(SELECTION):
--- --- ---

As Trump heads to China this week to meet Xi, trade, Iran and Taiwan are all on the table

The US and Chinese heads of state held a three-day summit in Beijing (May 13–15, 2026), the first such meeting by a sitting US president in China in over eig...


What Happened

  • The US and Chinese heads of state held a three-day summit in Beijing (May 13–15, 2026), the first such meeting by a sitting US president in China in over eight years.
  • Both sides announced plans to establish a Board of Trade and a Board of Investment to formalise bilateral economic structures, focusing on identifying "non-sensitive" goods that will continue to flow between the two economies even during periods of strategic tension.
  • Recent trade data showed China's exports to the US grew 11.3% year-on-year to $36.8 billion, while imports from the US rose 9%, leaving a $23.1 billion monthly trade surplus in China's favour — the core economic imbalance driving US pressure for rebalancing.
  • On West Asia, the US sought China's diplomatic leverage over Iran to advance peace negotiations and reopen the Strait of Hormuz, given China's position as Iran's largest economic backer.
  • The US sanctioned five Chinese refineries on April 24 for purchasing Iranian crude; Beijing formally rejected these sanctions as violations of international law.
  • On Taiwan, the US position was described as "unchanged" — seeking stability and opposing any forced change in the cross-strait status quo — while Beijing treats Taiwan as a core sovereignty issue.

Static Topic Bridges

One China Policy and Its Strategic Ambiguity

The "One China Policy" is the diplomatic framework under which most countries, including the US, formally acknowledge (but do not necessarily endorse) Beijing's position that there is only one China and that Taiwan is a part of it. The US policy — distinct from Beijing's "One China Principle" — is deliberately ambiguous: Washington does not recognise Taiwan as a sovereign state, but also does not accept Beijing's claim of sovereignty over it.

  • The US broke formal diplomatic relations with Taiwan in 1979 upon recognising the People's Republic of China, governed by the Taiwan Relations Act (TRA) of 1979.
  • The TRA obliges the US to provide Taiwan with defensive arms and treats any threat to Taiwan's security as a matter of "grave concern."
  • The six US-China communiqués (1972, 1979, 1982) form the diplomatic foundation, with the 1982 communiqué addressing arms sales limits — commitments the US has frequently reinterpreted.
  • "Strategic ambiguity" means the US neither commits to defending Taiwan militarily nor rules it out, intended to deter both Chinese attack and a unilateral Taiwanese declaration of independence.

Connection to this news: The summit tested whether strategic ambiguity remains sustainable as the US simultaneously conducts arms sales to Taiwan and seeks Beijing's cooperation on trade and Iran.

US-China Trade War and Decoupling Dynamics

US-China trade friction escalated sharply from 2018 onward with successive rounds of tariffs under Section 301 of the US Trade Act of 1974 (which allows tariffs against countries engaged in unfair trade practices). By 2026, both nations have been attempting managed "de-risking" rather than full decoupling — restricting flows in sensitive sectors while maintaining broader commercial ties.

--- --- ---

(EXTRACTED INFORMATION):
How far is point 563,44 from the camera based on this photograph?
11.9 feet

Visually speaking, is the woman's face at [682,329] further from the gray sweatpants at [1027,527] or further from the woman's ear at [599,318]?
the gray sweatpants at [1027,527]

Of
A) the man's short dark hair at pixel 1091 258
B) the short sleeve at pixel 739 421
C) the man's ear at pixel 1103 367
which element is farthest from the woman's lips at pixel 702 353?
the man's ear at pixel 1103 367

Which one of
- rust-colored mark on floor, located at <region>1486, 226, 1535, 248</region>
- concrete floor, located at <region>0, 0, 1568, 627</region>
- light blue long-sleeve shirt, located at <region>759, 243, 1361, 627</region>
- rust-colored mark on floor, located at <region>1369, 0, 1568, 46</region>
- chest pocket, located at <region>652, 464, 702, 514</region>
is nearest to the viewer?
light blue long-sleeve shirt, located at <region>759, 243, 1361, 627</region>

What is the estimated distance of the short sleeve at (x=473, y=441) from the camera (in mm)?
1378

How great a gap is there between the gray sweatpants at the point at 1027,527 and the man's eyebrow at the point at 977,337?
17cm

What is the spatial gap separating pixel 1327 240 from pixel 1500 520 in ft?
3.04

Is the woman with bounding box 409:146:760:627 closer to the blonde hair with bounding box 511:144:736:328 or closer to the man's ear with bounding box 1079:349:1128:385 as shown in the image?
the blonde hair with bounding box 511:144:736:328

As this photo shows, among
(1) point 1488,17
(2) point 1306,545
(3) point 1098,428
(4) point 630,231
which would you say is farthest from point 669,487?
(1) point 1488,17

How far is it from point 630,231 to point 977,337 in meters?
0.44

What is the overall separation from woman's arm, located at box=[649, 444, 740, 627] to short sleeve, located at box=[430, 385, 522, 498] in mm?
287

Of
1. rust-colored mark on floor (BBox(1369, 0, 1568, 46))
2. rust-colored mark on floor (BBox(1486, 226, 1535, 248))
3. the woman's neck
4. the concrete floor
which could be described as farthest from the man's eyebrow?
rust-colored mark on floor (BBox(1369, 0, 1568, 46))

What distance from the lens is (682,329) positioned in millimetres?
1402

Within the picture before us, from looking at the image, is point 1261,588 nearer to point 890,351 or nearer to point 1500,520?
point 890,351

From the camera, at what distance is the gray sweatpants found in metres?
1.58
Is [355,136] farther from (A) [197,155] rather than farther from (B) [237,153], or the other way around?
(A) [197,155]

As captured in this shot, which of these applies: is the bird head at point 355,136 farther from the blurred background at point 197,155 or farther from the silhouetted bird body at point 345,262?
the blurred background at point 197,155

--- --- ---

(WHAT IS REQUIRED): From the text on the US-China summit, write out word for word the part that begins with the words "One China Policy and" and stops after "sovereignty over it.".

(ANSWER TO THIS TASK):
One China Policy and Its Strategic Ambiguity

The "One China Policy" is the diplomatic framework under which most countries, including the US, formally acknowledge (but do not necessarily endorse) Beijing's position that there is only one China and that Taiwan is a part of it. The US policy — distinct from Beijing's "One China Principle" — is deliberately ambiguous: Washington does not recognise Taiwan as a sovereign state, but also does not accept Beijing's claim of sovereignty over it.